Water previously used for irrigation is now detrimental to their crops with greater salinization levels. These consequences are just the beginning; the UN World Water Development Report (WWDR) estimates that the global population potentially living in severely water-scarce areas will increase from 42% to 95% by 2050. Notably, parts of Asia will be hit especially hard, since their population growth is expected to steadily rise. In Southern Asia, the population is expected to grow from around 1.95 billion to 2.4 billion by 2050. In the case of Southeast Asia, the population is expected to grow from 668 million to 794 billion by 2050, while China’s population is expected to remain stable around 1.4 billion by 2050. Given the greater impact that water scarcity will have in the coming decades, alongside the growing populations of Southern and Southeast Asia, many countries find themselves in a catastrophic scenario with little means to resolve this situation.
At present, countries being affected by China’s hydropower policy have two options: work alongside the Chinese government or unify against them. Opposition against Chinese hydropower plants is not as universal as one would think. Thailand has an agreement with a Chinese company to purchase thousands of megawatts of electricity to meet their growing energy demands. Pakistan, a key ally in the Middle East, has not been affected by the expansionary hydropower policy of China, as no attempts to expand into the Indus River have been made. Finally, Laos, Cambodia, and Vietnam retain passive attitudes since they wish to maintain amicable economic relations with China. The different motives of the downstream nations creates a division, inhibiting them from unifying against China’s policy in any meaningful way.

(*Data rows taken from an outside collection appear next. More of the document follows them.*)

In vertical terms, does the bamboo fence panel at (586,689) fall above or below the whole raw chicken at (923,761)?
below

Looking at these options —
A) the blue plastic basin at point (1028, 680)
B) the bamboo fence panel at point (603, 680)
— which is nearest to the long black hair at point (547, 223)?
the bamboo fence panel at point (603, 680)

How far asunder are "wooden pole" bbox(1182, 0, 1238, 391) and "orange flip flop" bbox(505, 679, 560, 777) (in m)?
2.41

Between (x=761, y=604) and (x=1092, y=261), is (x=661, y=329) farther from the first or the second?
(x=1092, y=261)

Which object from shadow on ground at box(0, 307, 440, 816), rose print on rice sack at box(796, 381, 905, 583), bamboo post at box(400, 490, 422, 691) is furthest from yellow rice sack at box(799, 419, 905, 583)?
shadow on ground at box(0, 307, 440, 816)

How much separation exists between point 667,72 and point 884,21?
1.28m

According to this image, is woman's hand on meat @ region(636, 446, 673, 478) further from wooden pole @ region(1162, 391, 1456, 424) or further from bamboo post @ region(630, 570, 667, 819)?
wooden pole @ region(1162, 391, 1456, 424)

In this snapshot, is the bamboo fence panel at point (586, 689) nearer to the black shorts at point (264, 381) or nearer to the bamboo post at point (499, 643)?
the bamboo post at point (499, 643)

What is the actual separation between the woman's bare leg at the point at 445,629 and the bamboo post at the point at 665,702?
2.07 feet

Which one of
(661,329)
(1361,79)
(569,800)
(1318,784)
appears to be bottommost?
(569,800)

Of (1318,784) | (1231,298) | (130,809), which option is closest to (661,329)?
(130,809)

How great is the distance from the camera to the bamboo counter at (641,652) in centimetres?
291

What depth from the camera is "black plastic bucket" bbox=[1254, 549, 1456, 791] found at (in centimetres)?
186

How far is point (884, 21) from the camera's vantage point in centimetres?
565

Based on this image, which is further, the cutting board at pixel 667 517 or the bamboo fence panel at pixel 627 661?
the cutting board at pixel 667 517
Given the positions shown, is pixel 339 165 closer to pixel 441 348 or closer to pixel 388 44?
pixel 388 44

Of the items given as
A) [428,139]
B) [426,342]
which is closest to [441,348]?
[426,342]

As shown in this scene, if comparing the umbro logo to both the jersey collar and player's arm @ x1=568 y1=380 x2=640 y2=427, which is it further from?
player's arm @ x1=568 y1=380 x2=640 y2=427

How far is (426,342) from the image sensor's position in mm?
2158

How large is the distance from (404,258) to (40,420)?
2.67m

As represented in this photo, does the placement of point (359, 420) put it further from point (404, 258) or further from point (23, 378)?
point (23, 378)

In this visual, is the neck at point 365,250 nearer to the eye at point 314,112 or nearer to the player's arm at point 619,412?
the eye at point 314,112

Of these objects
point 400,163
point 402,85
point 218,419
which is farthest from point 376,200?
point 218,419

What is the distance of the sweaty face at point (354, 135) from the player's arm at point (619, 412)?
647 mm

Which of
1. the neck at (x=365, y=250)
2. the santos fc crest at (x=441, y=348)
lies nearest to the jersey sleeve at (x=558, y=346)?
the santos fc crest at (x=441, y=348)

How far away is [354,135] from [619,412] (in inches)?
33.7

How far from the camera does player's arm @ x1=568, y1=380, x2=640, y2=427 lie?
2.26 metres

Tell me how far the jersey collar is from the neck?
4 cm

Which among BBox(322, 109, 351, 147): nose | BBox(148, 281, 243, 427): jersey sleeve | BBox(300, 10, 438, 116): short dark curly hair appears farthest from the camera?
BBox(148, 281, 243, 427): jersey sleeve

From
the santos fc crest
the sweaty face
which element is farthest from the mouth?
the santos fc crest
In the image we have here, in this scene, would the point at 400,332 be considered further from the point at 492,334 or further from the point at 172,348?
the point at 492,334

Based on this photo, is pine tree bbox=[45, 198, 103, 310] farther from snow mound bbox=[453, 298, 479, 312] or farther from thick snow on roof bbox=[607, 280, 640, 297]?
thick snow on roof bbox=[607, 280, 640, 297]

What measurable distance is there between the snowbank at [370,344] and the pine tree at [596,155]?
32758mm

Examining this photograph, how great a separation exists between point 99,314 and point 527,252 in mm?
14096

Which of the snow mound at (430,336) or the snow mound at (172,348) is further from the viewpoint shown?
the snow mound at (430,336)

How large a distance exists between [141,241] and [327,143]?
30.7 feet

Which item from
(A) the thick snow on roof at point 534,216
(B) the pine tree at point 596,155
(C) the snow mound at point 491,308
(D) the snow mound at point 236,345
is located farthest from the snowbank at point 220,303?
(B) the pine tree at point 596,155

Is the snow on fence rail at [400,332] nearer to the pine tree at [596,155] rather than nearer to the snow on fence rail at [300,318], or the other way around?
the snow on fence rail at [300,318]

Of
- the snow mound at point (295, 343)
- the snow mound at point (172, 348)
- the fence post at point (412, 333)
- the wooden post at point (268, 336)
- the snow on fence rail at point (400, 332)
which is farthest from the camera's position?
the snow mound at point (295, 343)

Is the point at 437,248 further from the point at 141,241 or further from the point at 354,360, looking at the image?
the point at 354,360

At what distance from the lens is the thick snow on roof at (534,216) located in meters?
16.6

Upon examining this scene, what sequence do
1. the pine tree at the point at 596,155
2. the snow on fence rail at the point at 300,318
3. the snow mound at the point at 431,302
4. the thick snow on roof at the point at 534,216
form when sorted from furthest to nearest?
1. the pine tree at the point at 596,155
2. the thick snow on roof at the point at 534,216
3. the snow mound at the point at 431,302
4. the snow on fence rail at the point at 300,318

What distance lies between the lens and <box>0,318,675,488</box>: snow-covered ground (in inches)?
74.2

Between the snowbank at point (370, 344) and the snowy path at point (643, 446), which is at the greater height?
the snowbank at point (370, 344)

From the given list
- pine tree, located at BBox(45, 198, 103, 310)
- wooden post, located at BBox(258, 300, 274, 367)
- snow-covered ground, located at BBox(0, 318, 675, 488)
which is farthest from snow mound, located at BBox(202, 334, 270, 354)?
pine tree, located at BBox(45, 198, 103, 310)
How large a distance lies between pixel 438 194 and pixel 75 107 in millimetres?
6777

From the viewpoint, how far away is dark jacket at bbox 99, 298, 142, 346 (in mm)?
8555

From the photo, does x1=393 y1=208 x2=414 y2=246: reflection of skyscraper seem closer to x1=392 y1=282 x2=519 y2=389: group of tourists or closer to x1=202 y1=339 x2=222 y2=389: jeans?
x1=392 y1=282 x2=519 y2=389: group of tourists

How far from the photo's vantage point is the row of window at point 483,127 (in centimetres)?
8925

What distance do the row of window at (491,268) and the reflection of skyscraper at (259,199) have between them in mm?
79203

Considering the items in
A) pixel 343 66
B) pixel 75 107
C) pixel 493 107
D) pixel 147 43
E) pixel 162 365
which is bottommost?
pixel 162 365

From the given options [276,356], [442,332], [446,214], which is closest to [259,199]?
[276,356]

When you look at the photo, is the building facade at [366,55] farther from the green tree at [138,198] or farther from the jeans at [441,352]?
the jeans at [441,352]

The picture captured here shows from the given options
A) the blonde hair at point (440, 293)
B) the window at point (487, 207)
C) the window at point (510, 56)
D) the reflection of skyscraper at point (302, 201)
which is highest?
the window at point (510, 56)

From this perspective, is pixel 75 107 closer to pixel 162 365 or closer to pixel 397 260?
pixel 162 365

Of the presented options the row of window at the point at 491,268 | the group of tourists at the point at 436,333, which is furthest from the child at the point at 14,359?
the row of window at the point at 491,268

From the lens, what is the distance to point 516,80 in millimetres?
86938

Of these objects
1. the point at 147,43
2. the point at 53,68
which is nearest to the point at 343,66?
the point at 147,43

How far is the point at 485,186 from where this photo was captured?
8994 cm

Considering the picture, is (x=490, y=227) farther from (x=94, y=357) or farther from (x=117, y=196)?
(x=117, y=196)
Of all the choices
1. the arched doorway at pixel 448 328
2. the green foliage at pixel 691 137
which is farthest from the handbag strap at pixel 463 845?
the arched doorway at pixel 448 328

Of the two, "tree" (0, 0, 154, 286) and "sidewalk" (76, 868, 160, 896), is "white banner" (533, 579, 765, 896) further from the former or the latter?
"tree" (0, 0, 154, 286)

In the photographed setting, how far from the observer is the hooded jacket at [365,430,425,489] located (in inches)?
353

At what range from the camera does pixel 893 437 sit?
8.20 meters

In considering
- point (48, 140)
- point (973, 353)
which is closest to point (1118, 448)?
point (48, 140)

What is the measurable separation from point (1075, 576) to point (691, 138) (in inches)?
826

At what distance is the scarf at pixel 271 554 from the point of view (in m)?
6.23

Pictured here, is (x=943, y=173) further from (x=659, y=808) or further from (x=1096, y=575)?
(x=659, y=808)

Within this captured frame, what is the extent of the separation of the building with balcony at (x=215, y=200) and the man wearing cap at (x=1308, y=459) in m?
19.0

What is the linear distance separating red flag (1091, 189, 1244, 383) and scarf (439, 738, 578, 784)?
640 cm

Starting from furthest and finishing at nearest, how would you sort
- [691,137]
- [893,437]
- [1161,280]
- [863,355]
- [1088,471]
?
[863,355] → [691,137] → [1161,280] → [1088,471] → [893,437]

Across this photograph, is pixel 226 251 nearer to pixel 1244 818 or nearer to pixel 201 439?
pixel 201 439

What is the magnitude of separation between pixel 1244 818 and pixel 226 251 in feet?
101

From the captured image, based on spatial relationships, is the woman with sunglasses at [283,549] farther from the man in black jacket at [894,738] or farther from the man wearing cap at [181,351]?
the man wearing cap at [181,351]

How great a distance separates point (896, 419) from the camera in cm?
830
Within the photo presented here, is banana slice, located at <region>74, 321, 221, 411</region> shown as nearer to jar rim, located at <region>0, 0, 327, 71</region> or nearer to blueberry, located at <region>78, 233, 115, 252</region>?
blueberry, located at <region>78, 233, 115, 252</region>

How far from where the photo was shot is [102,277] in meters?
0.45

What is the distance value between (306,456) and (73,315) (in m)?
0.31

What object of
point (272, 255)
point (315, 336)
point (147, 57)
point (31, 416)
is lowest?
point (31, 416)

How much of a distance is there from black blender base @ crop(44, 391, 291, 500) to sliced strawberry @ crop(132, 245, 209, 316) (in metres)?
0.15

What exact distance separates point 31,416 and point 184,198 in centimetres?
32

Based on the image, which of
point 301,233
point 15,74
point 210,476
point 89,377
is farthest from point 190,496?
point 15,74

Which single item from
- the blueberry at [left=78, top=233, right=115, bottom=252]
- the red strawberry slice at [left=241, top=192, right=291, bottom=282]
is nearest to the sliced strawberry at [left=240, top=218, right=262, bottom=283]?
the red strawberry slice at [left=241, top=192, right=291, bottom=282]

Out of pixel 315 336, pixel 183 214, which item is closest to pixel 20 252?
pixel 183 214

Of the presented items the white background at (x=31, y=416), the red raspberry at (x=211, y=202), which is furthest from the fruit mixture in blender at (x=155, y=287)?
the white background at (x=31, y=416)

China has complete control over the waterways throughout Asia, enabling them to cause droughts or flood villages at a flick of a switch for their own geopolitical ambitions. The downstream nations, in unison, must protest against the expansionary hydropower policy of China and attain the support of the rest of the international community. The only hope for halting any further development of China’s hydropower policy is to have the downstream nations, alongside the international community, placing economic and political consequences for further expansion. Thus, potentially establishing an international practice around the governance of transboundary waterways.